By Ethan Maurice | August 15, 2017
From Thomas Jefferson and Charles Darwin, to Oscar Wilde and Ralph Waldo Emerson, great thinkers throughout history did more than read the books they picked up. Many wrote and stored the most useful, profound passages in something called a Commonplace Book—an easily review-able collection of wisdom and ideas for their personal use.
We humans forget much more than we remember. The Commonplace Book was a sort of outboard memory, a way to keep and revisit our most insightful insights. In the 18th and 19th centuries, these collections of wisdom were so popular that "commonplacing" was an actual term for the act of writing in your Commonplace Book.
Somewhere along the line, Commonplace Books retreated from popular culture, yet thankfully, never disappeared completely. A year and a half ago, I discovered and began to build my own based on the index card system of one of my favorite authors. Today, I'm 56 books in and have over one thousand index cards comprising my Commonplace Book. I recently filled up my first "shoe box" of index cards, a milestone that inspired me to finally write this article.

:: PROBLEM SET ::
a – Format everything in the listing from the line containing "As evident in" down to the end of the listing as a numbered list, leaving out blank lines.
b – Resume the commonplace book article from its last sentence.
The listing has nothing to do with the article on commonplace books.

:: SUPPLIED ENTRIES ::
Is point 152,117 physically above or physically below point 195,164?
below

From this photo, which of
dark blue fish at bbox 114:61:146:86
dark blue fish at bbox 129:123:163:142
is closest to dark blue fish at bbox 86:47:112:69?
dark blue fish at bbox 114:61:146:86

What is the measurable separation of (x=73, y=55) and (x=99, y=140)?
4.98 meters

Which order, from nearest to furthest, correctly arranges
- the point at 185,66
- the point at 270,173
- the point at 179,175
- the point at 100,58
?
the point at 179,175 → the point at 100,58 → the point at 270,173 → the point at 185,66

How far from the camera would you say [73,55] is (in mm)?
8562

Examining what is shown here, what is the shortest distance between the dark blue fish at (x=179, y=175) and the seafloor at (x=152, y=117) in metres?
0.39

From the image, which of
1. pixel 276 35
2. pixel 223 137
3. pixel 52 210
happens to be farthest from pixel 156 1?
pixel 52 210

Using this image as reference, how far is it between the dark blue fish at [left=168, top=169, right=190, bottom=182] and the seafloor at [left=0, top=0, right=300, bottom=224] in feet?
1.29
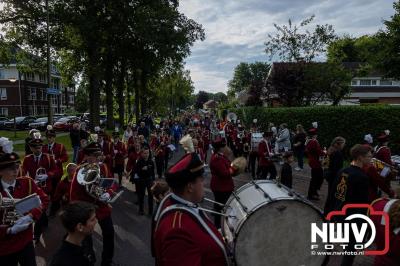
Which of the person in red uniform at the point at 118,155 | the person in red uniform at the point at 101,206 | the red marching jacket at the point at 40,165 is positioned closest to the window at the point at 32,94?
the person in red uniform at the point at 118,155

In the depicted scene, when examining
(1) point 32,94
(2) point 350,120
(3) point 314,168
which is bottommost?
(3) point 314,168

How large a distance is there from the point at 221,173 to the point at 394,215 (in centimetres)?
414

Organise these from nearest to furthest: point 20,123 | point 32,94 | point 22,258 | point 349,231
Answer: point 22,258, point 349,231, point 20,123, point 32,94

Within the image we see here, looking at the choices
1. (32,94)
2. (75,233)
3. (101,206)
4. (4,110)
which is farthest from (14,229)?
(32,94)

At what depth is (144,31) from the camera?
2825 cm

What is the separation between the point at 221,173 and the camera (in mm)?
7238

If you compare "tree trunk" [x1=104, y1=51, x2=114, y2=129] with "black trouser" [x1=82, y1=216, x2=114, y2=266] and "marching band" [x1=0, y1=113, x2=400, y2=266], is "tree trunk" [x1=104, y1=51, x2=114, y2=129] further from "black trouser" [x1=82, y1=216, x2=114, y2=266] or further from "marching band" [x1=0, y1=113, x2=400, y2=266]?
"black trouser" [x1=82, y1=216, x2=114, y2=266]

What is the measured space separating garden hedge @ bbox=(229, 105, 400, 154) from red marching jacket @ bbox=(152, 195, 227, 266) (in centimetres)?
1813

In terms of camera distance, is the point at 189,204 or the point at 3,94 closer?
the point at 189,204

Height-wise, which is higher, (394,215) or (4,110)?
(4,110)

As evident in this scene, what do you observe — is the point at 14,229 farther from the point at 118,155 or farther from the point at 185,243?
the point at 118,155

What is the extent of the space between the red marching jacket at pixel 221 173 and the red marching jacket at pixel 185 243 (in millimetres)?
4459

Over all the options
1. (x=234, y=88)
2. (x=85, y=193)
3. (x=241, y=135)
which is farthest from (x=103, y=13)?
(x=234, y=88)

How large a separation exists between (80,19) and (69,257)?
2560 centimetres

:: RESPONSES TO THE TASKS ::
a –
1. As evident in this scene, what do you observe — is the point at 14,229 farther from the point at 118,155 or farther from the point at 185,243?
2. the point at 118,155
3. What is the extent of the space between the red marching jacket at pixel 221 173 and the red marching jacket at pixel 185 243 (in millimetres)?
4. 4459
5. Over all the options
6. 1. (x=234, y=88)
7. 2. (x=85, y=193)
8. 3. (x=241, y=135)
9. which is farthest from (x=103, y=13)?
10. (x=234, y=88)
11. How large a separation exists between (80,19) and (69,257)?
12. 2560 centimetres

b –
I'm not, in the least, exaggerating when I say: you only retain a fraction the wisdom you encounter if you're not doing this. The difference in how much I've retained from books before and after starting my Commonplace Book is stunning. I've developed this strange, wonderful ability to recall hundreds of quotes I've taken notes on. Passages I've penned come to mind the instant they become relevant in life. And I now have this shoe box chock-full of wisdom to refer to for guidance or to re-center myself.
The Commonplace Book is so useful because it enormously extends the limitations of human memory. I cannot hold and reference a thousand of the most profound concepts I've ever encountered in my head—but with a Commonplace Book—I can! It's like highly selective, superhuman memory.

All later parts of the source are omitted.